Doch auch die Bitcoin zugrunde liegende Technologie Blockchain, ein dezentrales Bestandsbuch, führt zu Kurssprüngen: Die New Yorker Tee-Firma Long Island Iced Tea änderte ihren Produktnamen in „Long Blockchain“ und kündigte an, zukünftig in Firmen zu investieren, die Blockchain weiterentwickeln. Kaum wurde die Namensänderung durchgegeben, legte die Aktie an der Wall Street um mehr als 280 Prozent zu. Doch nur kurze Zeit später folgte schon der Abwärtstrend beim Bitcoin-Kurs. Im März wurde die Marke von 8.000 US-$ unterschritten, am 30. März fiel der Kurs auf bis zu knapp 6.500 US-$. Ein historisch schlechtes Quartal für die junge Digitalwährung – im Januar war der Kurs noch bei 17.000 US-$ gelegen; ein Preissturz von 56 Prozent.
Gründe gibt es einige: Eine starke Überbewertung, zunehmende Spekulationen; ausserdem sind Bitcoin-Transaktionen langsam und teuer. Das Bitcoin-System erlaubt nur bis zu sieben Transaktionen pro Sekunde. Der Kreditkartenanbieter Visa hat nach eigener Aussage eine Kapazität von rund 50.000 Transaktionen pro Sekunde.
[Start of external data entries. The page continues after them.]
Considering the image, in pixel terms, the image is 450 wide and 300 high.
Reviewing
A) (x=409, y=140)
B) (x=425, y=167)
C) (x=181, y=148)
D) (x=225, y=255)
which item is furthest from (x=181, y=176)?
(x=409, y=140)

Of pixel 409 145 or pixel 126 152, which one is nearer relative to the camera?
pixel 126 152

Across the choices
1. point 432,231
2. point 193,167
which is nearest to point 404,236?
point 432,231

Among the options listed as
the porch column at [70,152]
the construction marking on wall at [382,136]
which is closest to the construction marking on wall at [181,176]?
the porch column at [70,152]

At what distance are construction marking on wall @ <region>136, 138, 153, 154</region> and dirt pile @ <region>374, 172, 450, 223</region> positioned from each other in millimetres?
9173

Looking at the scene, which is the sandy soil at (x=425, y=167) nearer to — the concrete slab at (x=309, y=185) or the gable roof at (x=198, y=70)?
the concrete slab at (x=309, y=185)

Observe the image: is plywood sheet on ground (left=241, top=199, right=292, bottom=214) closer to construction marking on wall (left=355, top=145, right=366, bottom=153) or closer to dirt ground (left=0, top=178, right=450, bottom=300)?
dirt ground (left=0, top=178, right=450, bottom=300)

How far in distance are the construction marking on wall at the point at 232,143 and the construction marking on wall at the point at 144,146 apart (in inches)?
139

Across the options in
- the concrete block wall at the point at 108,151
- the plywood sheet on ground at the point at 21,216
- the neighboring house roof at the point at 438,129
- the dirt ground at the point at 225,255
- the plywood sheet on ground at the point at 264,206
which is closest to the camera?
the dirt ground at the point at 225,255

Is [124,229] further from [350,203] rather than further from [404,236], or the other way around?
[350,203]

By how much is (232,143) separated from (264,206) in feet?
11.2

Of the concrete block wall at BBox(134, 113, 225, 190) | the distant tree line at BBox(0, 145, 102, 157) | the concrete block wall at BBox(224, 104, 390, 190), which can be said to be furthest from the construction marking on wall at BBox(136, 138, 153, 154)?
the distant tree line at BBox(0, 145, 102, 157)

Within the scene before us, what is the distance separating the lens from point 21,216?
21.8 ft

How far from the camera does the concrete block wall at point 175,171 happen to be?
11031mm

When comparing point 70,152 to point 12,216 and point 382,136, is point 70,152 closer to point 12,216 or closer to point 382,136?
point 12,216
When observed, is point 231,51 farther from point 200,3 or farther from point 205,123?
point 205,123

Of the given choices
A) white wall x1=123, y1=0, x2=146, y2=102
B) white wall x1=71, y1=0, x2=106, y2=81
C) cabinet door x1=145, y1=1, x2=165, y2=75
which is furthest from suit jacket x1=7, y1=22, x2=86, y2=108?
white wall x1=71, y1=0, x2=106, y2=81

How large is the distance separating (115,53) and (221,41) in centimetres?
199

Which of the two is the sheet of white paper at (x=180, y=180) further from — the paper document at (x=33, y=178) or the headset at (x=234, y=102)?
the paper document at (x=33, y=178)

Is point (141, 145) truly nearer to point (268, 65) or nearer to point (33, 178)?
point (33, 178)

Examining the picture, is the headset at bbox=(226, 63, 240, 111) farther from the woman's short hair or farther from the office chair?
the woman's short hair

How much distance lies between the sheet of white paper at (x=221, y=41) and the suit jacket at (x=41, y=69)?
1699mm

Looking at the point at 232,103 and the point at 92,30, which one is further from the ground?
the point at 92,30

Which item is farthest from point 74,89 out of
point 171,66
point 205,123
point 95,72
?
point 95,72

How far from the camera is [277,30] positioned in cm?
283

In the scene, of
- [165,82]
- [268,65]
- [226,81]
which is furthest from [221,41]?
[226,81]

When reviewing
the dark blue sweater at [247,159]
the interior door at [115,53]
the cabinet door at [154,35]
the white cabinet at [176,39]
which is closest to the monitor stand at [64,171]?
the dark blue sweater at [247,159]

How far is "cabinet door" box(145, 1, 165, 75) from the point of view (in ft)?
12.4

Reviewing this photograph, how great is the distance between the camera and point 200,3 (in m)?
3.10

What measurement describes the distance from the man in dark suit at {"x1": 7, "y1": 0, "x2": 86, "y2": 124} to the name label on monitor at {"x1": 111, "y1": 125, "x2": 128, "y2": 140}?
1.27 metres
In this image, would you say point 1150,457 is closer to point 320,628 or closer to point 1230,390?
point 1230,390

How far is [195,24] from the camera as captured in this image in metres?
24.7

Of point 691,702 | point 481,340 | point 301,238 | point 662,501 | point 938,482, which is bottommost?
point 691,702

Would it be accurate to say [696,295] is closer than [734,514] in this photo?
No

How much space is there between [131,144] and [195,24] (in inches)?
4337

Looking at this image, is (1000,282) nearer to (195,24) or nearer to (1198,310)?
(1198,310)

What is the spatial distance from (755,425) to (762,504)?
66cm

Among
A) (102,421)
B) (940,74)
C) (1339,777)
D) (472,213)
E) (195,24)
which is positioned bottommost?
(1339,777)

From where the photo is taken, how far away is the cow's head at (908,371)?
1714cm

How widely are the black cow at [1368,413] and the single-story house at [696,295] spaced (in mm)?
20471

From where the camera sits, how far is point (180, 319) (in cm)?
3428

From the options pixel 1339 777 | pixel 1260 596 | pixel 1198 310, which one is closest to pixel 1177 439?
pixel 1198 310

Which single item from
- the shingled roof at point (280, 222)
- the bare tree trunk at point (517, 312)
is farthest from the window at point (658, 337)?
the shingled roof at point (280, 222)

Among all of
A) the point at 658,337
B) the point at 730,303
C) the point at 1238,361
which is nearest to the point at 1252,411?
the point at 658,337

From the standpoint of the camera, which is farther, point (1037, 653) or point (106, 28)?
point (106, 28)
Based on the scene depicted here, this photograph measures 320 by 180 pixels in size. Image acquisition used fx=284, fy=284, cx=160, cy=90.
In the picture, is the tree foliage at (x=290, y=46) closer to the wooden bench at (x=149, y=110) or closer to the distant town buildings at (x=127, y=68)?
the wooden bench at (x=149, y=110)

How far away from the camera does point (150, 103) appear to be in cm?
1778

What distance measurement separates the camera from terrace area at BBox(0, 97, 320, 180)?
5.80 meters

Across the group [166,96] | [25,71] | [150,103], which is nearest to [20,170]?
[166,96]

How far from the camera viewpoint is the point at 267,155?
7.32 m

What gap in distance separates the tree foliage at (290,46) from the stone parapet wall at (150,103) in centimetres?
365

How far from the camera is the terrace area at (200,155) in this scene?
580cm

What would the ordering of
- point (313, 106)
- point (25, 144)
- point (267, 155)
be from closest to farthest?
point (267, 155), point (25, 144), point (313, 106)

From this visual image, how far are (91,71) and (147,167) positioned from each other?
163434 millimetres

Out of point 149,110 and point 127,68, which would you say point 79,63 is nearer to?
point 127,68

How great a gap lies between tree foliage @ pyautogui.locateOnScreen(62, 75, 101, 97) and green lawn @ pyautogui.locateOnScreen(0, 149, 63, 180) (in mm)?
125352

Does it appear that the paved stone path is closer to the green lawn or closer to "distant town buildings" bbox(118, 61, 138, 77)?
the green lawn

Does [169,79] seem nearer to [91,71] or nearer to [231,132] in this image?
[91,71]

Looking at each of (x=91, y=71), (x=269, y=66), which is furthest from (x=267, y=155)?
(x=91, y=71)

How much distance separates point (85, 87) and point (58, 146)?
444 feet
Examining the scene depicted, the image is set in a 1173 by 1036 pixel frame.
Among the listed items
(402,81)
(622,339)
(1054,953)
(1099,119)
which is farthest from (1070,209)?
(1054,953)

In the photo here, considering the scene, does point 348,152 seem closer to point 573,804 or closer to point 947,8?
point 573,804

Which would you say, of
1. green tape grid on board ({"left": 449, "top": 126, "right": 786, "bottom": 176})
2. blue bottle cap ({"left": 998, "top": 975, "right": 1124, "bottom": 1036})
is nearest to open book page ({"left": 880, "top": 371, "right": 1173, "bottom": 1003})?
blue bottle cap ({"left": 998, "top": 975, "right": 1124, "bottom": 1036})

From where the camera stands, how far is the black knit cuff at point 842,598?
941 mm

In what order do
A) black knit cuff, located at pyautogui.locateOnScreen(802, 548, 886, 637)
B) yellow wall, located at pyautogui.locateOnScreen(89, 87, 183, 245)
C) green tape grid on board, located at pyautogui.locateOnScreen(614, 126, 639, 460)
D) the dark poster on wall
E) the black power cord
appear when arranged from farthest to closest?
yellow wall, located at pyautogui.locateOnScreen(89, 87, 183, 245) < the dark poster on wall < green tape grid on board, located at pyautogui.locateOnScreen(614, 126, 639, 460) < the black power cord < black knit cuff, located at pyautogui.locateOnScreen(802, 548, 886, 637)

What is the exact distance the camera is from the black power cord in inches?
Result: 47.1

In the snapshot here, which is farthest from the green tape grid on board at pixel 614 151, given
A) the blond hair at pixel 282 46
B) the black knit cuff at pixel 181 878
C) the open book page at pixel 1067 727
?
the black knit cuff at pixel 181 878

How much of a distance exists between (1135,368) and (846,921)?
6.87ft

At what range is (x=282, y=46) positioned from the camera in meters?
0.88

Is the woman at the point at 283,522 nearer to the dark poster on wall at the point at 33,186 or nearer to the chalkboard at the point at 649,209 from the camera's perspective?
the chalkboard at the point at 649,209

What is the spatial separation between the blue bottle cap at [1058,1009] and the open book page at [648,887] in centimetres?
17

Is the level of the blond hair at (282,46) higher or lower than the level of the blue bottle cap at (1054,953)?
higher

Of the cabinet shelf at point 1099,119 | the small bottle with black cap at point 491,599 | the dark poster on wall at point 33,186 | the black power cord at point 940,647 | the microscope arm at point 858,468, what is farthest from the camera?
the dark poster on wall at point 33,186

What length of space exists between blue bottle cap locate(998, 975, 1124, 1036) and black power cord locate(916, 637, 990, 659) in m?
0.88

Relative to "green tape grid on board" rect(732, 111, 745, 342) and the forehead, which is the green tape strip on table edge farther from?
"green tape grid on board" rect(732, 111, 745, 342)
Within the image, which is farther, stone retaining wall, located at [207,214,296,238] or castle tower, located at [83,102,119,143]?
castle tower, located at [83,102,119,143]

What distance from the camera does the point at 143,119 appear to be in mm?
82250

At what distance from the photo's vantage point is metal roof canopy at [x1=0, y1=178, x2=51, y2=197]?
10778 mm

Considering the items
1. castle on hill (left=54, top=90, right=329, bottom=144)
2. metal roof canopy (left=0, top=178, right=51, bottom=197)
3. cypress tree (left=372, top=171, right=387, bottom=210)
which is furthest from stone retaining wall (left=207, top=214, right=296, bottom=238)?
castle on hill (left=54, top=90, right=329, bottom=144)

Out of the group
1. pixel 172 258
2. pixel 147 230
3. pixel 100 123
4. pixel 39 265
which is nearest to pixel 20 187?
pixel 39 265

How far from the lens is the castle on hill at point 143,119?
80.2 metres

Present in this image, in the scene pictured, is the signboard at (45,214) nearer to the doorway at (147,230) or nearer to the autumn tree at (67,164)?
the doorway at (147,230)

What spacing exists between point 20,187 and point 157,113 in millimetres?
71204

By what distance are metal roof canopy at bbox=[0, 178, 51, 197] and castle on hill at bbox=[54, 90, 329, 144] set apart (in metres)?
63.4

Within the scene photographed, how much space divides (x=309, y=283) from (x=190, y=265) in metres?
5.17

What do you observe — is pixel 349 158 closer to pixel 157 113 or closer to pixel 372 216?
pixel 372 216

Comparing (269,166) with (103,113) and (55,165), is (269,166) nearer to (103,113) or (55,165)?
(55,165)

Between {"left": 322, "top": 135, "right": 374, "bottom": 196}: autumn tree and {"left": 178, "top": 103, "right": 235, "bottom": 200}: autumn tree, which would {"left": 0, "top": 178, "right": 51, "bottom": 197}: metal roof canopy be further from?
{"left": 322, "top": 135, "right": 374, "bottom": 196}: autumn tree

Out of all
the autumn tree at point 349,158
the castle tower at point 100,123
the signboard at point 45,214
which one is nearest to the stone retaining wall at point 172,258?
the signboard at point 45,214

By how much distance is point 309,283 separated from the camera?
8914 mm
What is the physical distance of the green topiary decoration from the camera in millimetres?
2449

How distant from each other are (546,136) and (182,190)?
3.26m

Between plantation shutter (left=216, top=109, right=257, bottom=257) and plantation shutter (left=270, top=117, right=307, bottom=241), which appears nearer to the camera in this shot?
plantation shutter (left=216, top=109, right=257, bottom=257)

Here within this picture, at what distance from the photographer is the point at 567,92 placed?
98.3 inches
Ein Nachteil, der sich nicht wegargumentieren lässt, doch Salter zeigt sich auch hier optimistisch: „ Es gibt noch sehr viel Potenzial nach oben, auf die Bitcoin-Technologie lässt sich aufbauen.“ Wegen der zunehmenden Anzahl von Betrügern im Internet verbaten Google, Twitter und Facebook jüngst Werbung für Kryptowährungen. „Das ist grossartig“, kommentiert Salter diesen Schritt. Denn der Kryptomarkt zieht auch Betrüger an. In der Szene ist es nicht ungewöhnlich, dass sich jemand zu Hause eine Website bastelt, Geld von Investoren einsackt – und verschwindet.
Auch deshalb begegnen Notenbanker Bitcoin mit Skepsis. Der Chef der französischen Notenbank Banque de France, François Villeroy de Galhau, sieht Kryptowährungen als „spekulatives Geldanlageobjekt, dessen Wert extrem schwankt und das keine ökonomische Basis hat“. In den USA warnte der Vizechef der US-Notenbank Fed, Randal Quarles, vor den Gefahren von digitalem Geld, denn es sei völlig unklar, wie private Kryptowährungen ohne den Rückhalt einer Notenbank in Krisenzeiten funktionieren würden. Auch die EZB warnte bereits vor Kryptowährungen. „Sollen sie doch gerne machen“, sagt Salter mit einem Lachen. „Das machen Banken gerne“, schiebt er mit ironischem Tonfall hinterher. „Dann geht nämlich der Preis von Bitcoin hinunter.“ Die Banken würden laut Salter dann selbst Kryptowährungen kaufen – „das ist Marktmanipulation“, behauptet er. „Bitcoin ist die Lösung für dieses Problem. Was wäre denn, wenn Bitcoin vor der EZB warnen würde?“
Banken, so findet er, seien wichtig, sie würden viel Sinnvolles vorantreiben, hätten „extrem viel Geld und Macht. Doch jeder Mensch und jede Bank, die viel Macht bekommt, entwickelt früher oder später Probleme. Jeder Mensch ist korrumpierbar und fehlbar“, findet Salter. „Krypto“ habe dieses Problem nicht: Es gebe vordefinierte Regeln, bei Zuwiderhandeln werde der User von der Netzgemeinde ausgestossen, argumentiert Salter. „Man muss Kryptowährungen nicht vertrauen, um sie zu benutzen.“
Dieser Artikel ist in unserer April-Ausgabe 2018 „Regulierung“ erschienen.